**What you need to do**
Could you print exactly the lines of the listing below, starting at the line that has "- 16th C – Annexed" and ending at the line that has "Sanskrit and History", and only those lines?
################
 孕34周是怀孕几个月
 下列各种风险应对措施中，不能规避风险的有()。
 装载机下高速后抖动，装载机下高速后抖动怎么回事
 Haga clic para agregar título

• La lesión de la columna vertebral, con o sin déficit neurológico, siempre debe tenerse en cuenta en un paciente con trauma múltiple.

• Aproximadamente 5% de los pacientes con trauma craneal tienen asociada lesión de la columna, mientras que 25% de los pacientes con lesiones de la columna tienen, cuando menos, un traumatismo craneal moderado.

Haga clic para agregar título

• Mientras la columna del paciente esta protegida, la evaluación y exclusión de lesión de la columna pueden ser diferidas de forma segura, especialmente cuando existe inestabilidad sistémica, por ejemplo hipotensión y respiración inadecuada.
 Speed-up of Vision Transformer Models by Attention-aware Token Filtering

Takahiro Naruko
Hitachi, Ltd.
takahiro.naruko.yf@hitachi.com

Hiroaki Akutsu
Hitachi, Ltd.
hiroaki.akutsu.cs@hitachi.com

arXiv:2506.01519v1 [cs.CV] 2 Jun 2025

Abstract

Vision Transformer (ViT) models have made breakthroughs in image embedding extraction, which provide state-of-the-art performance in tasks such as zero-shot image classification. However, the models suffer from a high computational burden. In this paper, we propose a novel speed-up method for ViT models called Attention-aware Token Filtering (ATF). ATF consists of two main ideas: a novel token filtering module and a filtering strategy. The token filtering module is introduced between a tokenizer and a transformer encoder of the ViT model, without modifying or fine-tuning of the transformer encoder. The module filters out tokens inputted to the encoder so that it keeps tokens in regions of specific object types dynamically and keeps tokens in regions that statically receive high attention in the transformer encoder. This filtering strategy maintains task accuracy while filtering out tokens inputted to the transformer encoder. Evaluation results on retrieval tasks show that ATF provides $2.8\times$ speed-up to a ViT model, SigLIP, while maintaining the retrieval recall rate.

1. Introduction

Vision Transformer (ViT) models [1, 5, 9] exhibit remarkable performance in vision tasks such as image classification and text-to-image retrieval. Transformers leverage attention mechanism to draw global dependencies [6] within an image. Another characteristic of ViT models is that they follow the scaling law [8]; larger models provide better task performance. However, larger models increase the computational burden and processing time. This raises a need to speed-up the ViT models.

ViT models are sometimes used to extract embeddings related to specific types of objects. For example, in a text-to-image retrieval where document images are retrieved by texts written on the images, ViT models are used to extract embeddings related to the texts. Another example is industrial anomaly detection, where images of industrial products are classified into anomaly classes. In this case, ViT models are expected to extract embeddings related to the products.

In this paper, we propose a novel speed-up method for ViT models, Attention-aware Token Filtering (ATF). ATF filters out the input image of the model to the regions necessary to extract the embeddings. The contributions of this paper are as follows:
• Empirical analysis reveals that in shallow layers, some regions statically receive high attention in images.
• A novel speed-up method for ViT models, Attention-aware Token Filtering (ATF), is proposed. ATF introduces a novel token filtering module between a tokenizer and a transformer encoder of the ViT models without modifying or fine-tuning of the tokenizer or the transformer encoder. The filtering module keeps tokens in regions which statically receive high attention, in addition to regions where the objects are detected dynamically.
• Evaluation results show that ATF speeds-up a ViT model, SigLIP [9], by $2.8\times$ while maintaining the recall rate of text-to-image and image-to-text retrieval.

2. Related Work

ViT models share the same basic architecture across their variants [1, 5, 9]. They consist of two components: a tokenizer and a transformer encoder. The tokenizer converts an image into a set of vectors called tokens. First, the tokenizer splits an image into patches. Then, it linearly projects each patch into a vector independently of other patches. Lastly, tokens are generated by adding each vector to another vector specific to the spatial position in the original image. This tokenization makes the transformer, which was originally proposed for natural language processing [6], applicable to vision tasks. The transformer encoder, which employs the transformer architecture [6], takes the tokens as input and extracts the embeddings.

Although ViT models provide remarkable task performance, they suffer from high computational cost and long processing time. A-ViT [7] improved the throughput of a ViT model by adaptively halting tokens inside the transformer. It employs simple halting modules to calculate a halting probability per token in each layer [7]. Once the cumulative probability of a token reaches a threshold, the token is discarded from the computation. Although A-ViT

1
################
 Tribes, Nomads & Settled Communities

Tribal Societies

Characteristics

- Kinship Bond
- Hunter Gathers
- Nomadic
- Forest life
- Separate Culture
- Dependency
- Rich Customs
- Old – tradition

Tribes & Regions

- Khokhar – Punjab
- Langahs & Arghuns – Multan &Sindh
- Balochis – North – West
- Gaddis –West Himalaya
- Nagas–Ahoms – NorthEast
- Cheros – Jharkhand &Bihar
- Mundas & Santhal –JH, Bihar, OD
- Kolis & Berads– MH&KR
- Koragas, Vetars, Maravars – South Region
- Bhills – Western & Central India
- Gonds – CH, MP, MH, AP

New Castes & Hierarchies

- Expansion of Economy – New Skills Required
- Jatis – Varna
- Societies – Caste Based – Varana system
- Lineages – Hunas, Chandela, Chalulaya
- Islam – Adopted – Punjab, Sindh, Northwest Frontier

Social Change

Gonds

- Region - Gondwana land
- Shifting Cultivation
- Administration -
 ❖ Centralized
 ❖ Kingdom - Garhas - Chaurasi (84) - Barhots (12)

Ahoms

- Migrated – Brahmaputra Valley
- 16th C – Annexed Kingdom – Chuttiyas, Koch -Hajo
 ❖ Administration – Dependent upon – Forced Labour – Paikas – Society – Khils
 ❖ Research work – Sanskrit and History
################
**Task response**
- 16th C – Annexed Kingdom – Chuttiyas, Koch -Hajo
 ❖ Administration – Dependent upon – Forced Labour – Paikas – Society – Khils
 ❖ Research work – Sanskrit and History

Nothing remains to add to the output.